A new study by Sheba Medical Center, Israel’s largest and internationally ranked hospital, found that remote hospital care at home, supervised by a physician, yields better outcomes for acutely ill patients than an actual stay in hospital.
The first-of-its-kind, peer-reviewed study was carried out at Beyond, Sheba’s virtual hospital. It was led by Prof. Gad Segal, the head of Sheba Education Authority, in collaboration with Sheba physicians and Noa Zychlinski, Professor of Data and Decision Science at Technion – Israel Institute of Technology.
The study involved a total of 636 patients – 159 who received hospital-at-home (HAH) care and 477 patients who received hospital care.
It included both COVID and non-COVID patients, Sheba said. Patients in the latter group had one of three acute infectious diseases: urinary tract infection, pneumonia or cellulitis.

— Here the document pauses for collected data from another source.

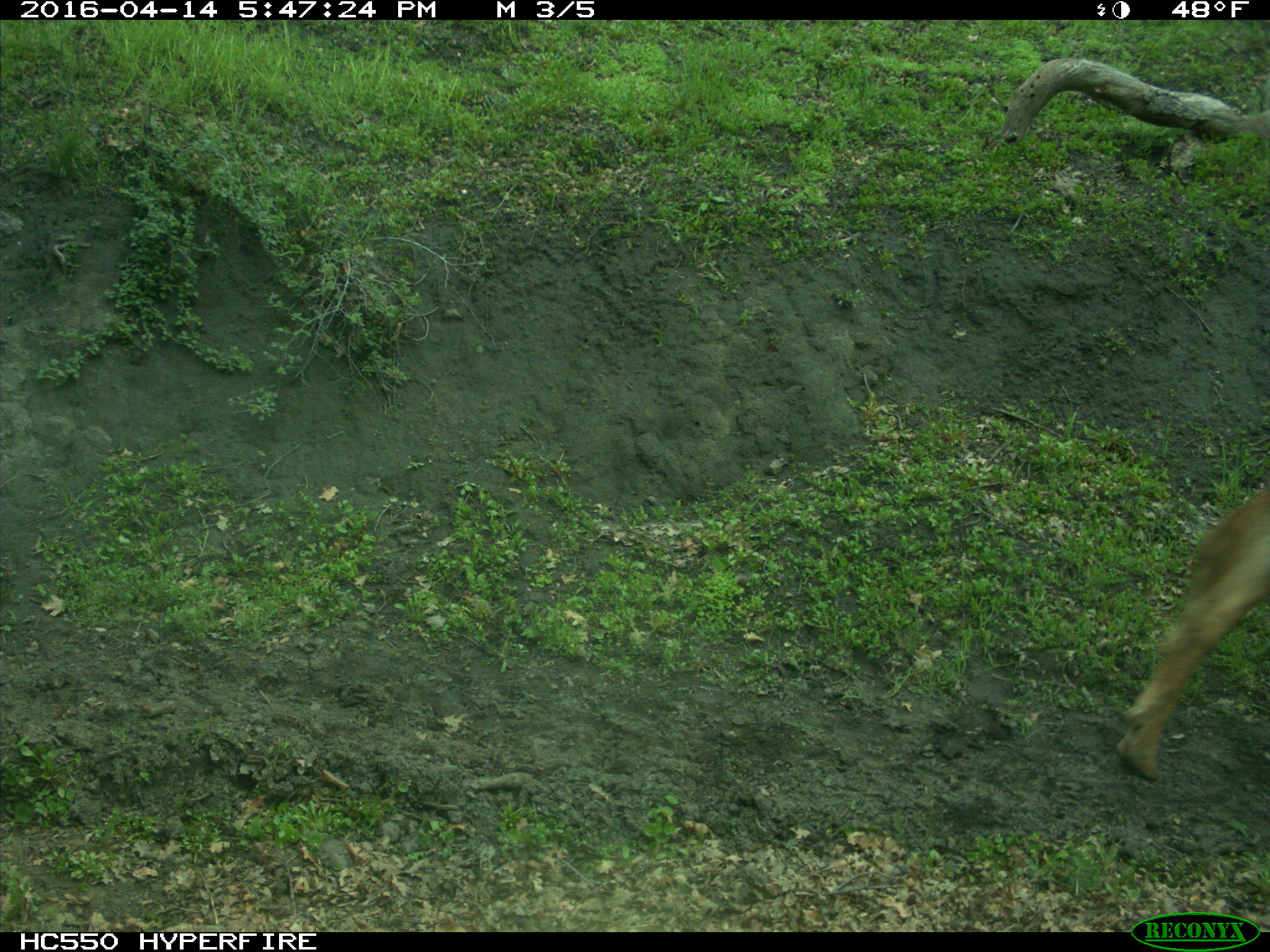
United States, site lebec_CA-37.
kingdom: Animalia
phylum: Chordata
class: Mammalia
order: Artiodactyla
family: Bovidae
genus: Bos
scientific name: Bos taurus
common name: domestic cow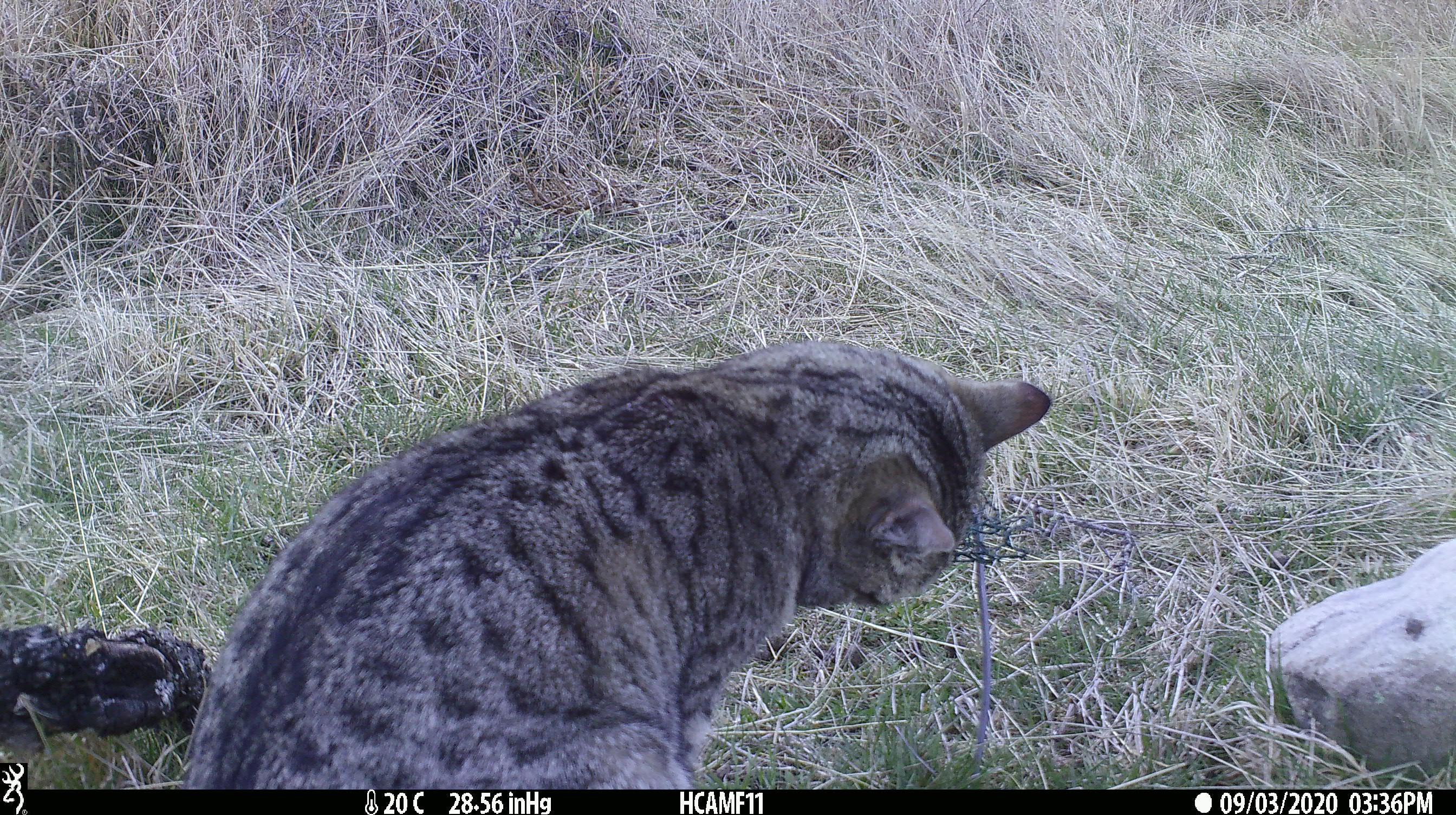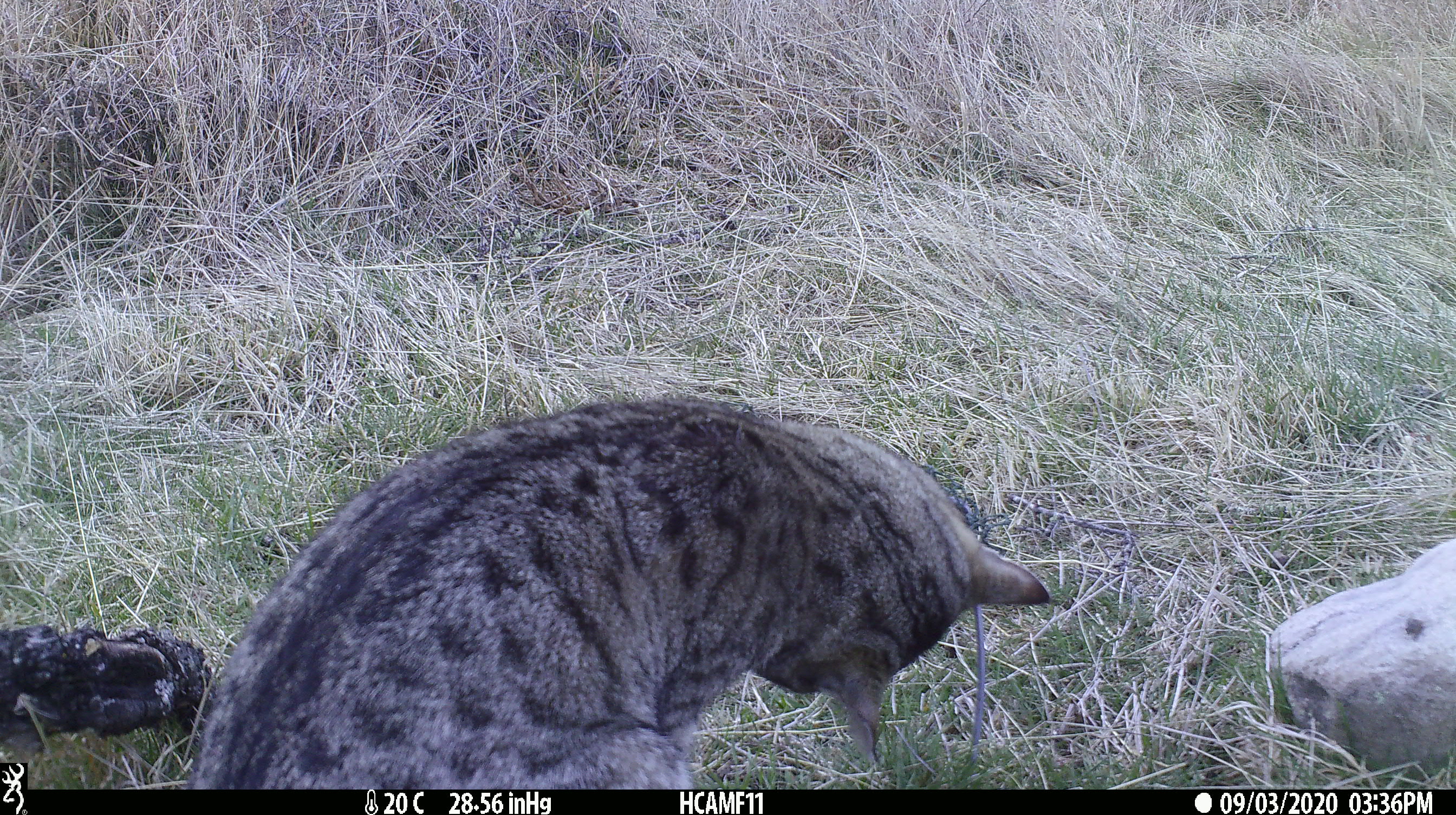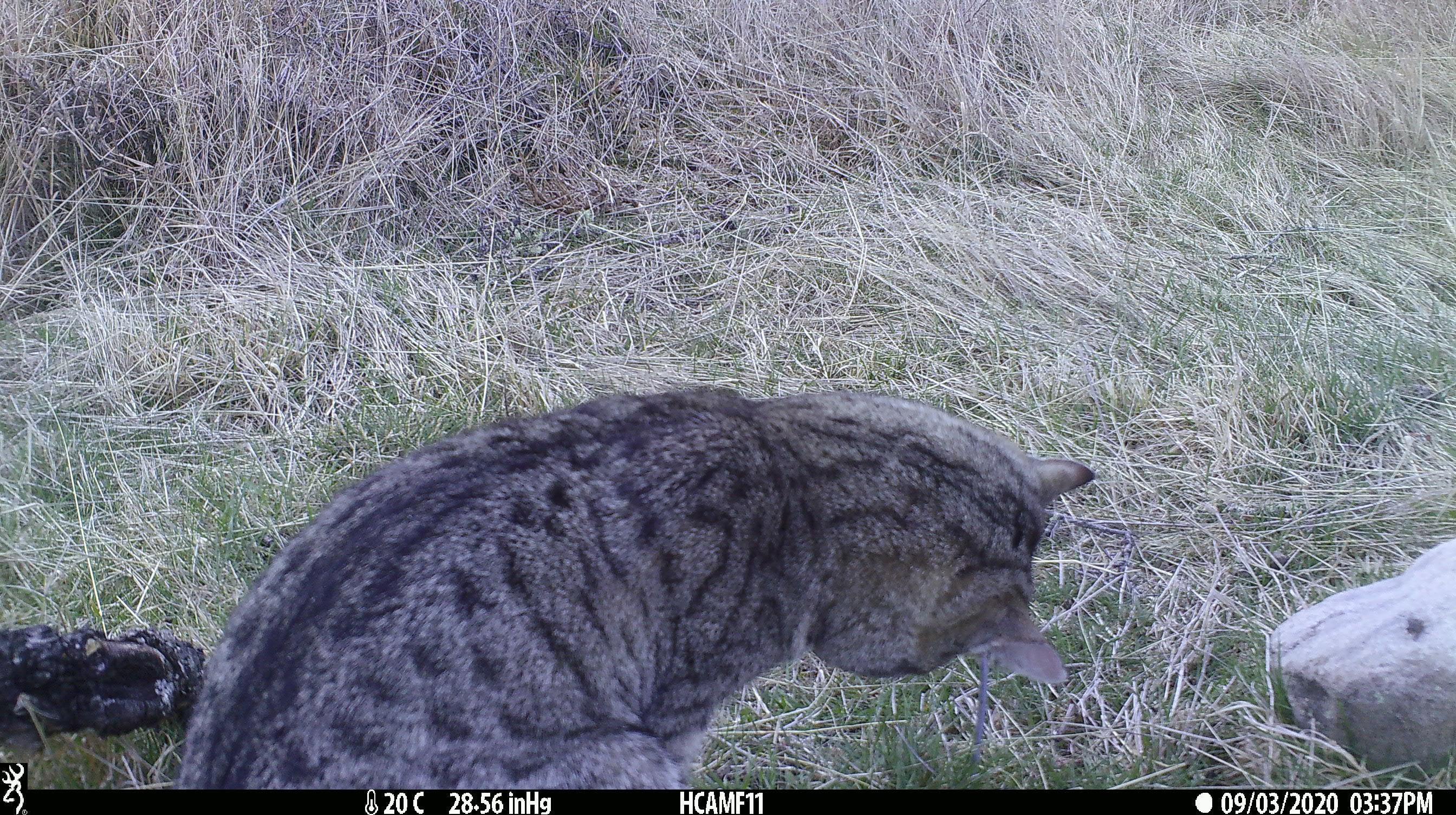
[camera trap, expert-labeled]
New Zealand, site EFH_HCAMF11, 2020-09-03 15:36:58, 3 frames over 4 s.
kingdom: Animalia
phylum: Chordata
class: Mammalia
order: Carnivora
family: Felidae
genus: Felis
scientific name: Felis catus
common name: domestic cat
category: cat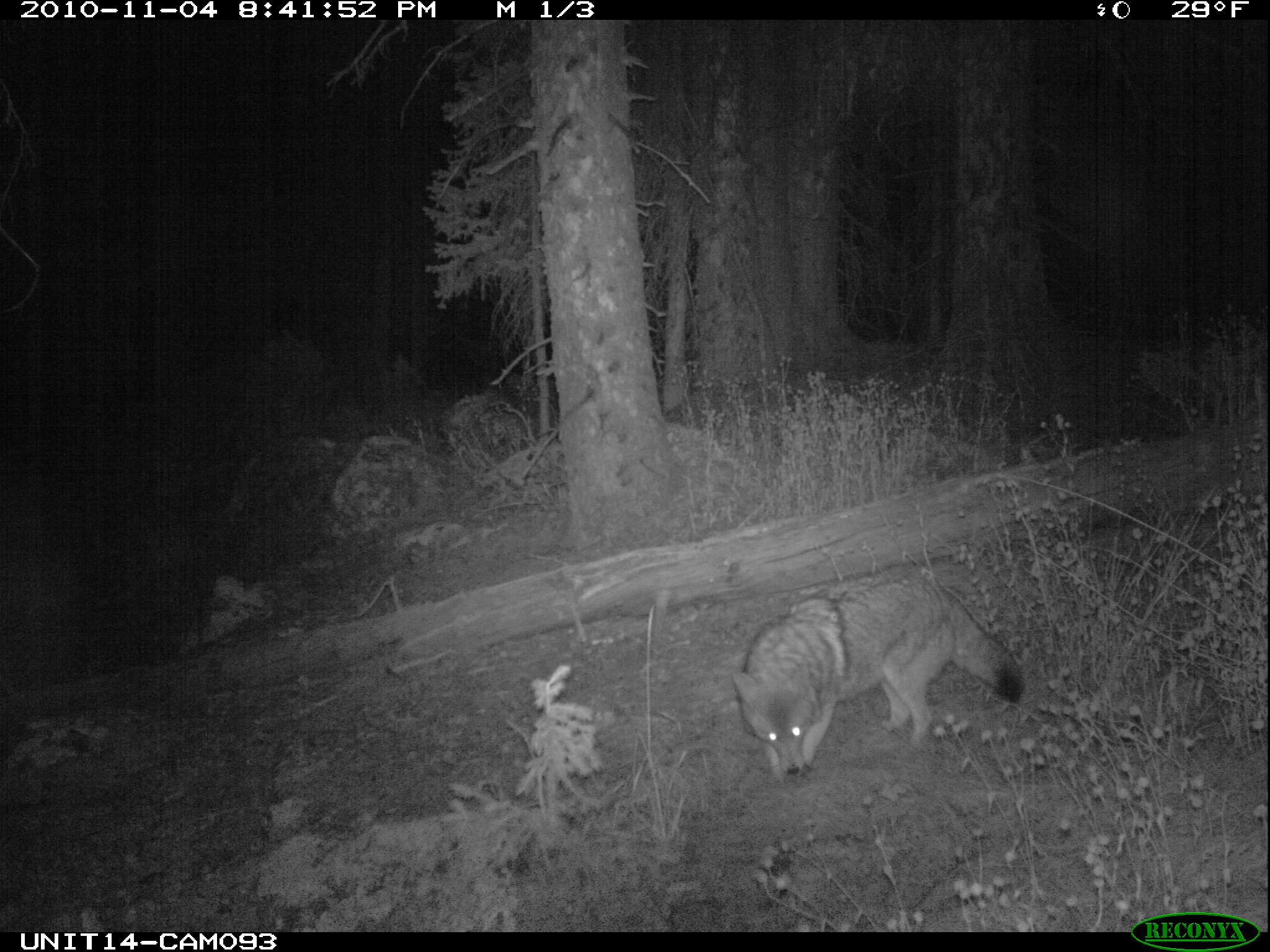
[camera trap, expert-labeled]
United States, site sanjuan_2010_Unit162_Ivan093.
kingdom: Animalia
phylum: Chordata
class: Mammalia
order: Carnivora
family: Canidae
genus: Canis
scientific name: Canis latrans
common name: coyote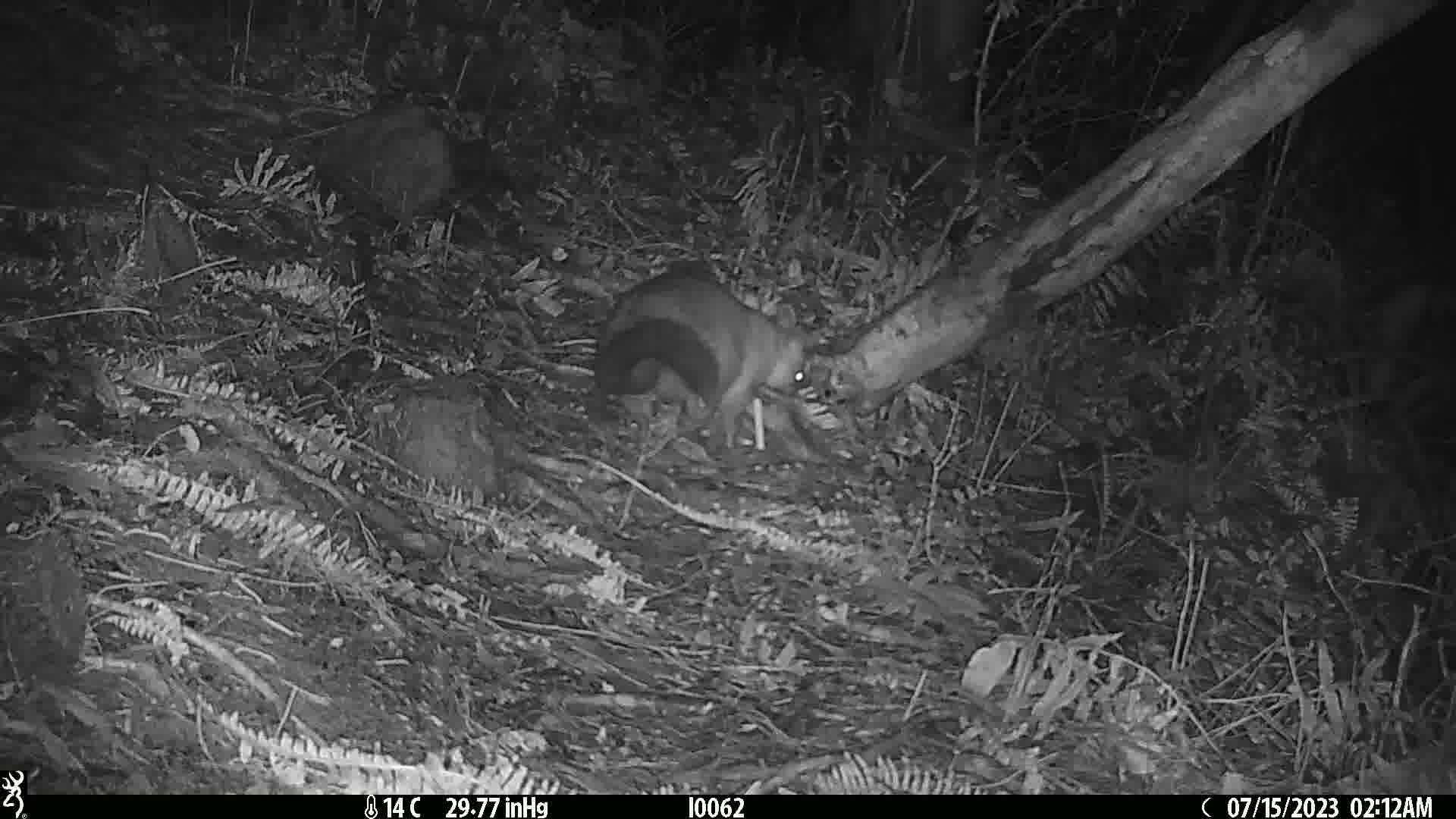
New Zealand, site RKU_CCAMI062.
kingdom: Animalia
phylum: Chordata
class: Mammalia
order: Diprotodontia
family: Phalangeridae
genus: Trichosurus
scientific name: Trichosurus vulpecula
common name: common brushtail possum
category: possum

The study found that the median length of hospital stay was two days shorter for the HAH patients, in both the COVID and non-COVID groups. The risk of death within 30 days was also significantly lower for the HAH patients, in both the COVID and non-COVID groups.
“The COVID-19 pandemic demonstrated two long-term challenges for acute care – insufficient beds and space in hospitals to treat all of the acute patients, and a shortage of internal medicine specialists to treat patients. When confronted with these challenges we decided to seek out a viable alternative to in-hospital stay,” said Segal.
“This is the first study to show that telemedicine-managed, physician-supervised, hospital-at-home care is not inferior but even superior to in-hospital stays, presenting a major step forward for the hospitals and health systems across the world,” he said. The results of the study were recently published in the PLOS One Journal.